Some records
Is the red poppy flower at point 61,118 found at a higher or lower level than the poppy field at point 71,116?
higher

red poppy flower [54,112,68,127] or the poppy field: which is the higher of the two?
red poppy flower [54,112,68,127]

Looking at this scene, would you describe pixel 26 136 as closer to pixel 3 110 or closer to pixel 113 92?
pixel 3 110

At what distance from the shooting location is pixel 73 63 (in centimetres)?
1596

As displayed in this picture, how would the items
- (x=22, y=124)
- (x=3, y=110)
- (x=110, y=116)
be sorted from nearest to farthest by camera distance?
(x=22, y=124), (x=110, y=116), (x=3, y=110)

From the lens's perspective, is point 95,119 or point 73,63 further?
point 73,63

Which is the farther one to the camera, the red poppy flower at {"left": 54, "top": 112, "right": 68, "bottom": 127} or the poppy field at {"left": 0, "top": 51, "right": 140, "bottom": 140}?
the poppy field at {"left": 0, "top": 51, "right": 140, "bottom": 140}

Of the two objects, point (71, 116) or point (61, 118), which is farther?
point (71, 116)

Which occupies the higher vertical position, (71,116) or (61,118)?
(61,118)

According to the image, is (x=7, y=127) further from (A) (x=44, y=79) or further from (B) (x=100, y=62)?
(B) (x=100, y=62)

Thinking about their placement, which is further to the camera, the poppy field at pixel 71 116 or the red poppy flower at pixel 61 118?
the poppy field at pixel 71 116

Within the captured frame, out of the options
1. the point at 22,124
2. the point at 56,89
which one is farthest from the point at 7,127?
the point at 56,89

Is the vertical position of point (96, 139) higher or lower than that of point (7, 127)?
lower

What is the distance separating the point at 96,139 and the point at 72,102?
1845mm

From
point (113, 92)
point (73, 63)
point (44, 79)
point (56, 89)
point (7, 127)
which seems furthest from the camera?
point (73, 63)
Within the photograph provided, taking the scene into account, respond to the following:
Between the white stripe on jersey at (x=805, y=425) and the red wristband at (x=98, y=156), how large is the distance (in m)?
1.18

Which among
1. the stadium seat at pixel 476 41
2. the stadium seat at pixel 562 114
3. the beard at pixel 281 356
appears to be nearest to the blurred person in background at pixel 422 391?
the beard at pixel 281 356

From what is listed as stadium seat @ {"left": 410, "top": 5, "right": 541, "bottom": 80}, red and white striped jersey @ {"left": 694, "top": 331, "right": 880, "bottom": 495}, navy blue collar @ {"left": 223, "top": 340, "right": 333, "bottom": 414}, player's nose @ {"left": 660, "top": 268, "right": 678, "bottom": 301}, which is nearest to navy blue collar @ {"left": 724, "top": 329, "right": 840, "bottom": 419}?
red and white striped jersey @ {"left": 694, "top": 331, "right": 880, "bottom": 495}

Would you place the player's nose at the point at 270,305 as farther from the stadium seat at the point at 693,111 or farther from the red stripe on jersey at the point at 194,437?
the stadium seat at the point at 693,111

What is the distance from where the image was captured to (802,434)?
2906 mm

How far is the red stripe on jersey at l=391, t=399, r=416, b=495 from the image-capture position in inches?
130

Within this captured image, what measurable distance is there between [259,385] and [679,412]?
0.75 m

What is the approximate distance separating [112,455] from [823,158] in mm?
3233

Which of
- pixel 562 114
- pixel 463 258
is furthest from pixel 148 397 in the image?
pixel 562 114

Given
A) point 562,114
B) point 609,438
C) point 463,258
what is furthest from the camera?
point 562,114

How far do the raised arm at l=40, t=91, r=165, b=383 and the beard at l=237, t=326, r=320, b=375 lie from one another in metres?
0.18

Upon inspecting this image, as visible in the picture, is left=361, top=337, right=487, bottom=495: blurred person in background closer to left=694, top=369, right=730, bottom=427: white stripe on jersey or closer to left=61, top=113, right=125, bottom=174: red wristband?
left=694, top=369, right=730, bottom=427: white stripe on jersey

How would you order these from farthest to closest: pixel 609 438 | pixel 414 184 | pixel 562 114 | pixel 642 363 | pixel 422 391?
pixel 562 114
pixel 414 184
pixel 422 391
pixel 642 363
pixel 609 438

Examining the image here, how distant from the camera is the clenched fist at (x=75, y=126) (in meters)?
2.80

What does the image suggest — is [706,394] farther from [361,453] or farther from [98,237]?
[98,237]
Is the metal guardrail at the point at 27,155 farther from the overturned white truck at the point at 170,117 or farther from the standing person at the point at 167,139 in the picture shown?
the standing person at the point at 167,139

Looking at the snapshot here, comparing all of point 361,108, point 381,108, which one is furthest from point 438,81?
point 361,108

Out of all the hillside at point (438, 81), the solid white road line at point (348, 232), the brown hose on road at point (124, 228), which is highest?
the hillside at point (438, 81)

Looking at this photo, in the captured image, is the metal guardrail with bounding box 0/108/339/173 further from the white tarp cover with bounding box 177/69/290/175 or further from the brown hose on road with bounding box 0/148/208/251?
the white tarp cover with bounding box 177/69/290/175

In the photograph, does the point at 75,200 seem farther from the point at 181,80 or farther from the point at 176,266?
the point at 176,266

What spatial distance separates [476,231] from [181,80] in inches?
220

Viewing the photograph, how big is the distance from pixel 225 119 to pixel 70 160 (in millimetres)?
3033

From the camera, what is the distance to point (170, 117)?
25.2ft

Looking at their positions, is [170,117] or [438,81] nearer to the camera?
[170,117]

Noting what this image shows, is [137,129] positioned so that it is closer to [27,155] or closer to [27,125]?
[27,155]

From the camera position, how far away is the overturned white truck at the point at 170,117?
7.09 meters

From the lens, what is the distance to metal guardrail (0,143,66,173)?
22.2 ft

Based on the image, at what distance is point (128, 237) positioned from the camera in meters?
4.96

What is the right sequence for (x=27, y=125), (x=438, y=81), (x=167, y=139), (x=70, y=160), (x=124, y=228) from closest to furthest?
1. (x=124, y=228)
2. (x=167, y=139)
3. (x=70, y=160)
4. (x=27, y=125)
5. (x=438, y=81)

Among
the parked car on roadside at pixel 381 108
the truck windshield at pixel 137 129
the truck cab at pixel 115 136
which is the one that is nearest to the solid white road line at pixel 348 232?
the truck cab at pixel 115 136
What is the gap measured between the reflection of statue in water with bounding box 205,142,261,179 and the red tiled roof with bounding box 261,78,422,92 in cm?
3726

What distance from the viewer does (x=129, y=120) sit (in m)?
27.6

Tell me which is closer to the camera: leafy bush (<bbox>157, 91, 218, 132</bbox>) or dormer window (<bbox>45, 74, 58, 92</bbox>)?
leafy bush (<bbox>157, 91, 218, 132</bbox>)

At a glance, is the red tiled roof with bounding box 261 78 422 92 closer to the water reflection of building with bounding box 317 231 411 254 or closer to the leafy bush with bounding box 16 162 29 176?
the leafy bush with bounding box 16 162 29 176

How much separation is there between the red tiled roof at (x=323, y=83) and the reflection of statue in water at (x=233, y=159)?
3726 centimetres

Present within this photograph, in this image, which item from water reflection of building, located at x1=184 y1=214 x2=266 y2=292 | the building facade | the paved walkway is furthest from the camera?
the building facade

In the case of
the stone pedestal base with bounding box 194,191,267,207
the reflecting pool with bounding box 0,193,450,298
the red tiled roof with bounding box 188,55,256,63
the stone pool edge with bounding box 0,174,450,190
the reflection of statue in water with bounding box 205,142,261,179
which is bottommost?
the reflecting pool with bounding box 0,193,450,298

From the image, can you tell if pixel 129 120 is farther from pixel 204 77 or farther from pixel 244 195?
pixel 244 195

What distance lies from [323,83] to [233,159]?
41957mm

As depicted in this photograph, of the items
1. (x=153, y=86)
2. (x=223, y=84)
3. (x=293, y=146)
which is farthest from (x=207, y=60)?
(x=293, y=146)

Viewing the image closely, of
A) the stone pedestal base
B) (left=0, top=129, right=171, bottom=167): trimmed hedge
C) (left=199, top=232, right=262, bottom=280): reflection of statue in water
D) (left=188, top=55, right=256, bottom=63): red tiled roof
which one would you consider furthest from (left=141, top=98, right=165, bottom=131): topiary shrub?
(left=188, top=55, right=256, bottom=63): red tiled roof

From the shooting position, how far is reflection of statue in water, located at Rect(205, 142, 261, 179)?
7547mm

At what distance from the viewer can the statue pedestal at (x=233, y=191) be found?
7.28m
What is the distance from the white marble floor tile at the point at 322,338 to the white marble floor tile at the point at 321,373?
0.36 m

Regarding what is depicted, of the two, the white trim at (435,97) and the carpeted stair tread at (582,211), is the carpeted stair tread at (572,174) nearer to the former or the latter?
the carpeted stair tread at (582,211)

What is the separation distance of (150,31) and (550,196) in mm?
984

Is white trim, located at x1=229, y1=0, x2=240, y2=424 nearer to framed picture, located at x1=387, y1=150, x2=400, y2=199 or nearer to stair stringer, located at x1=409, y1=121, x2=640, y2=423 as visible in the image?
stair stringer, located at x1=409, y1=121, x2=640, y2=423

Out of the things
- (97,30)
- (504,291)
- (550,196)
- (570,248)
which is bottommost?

* Aim:
Print the entries from the line containing "Out of the things" down through the last line of the entries, both ends included, character for character.

* Output below:
Out of the things
- (97,30)
- (504,291)
- (550,196)
- (570,248)
which is bottommost?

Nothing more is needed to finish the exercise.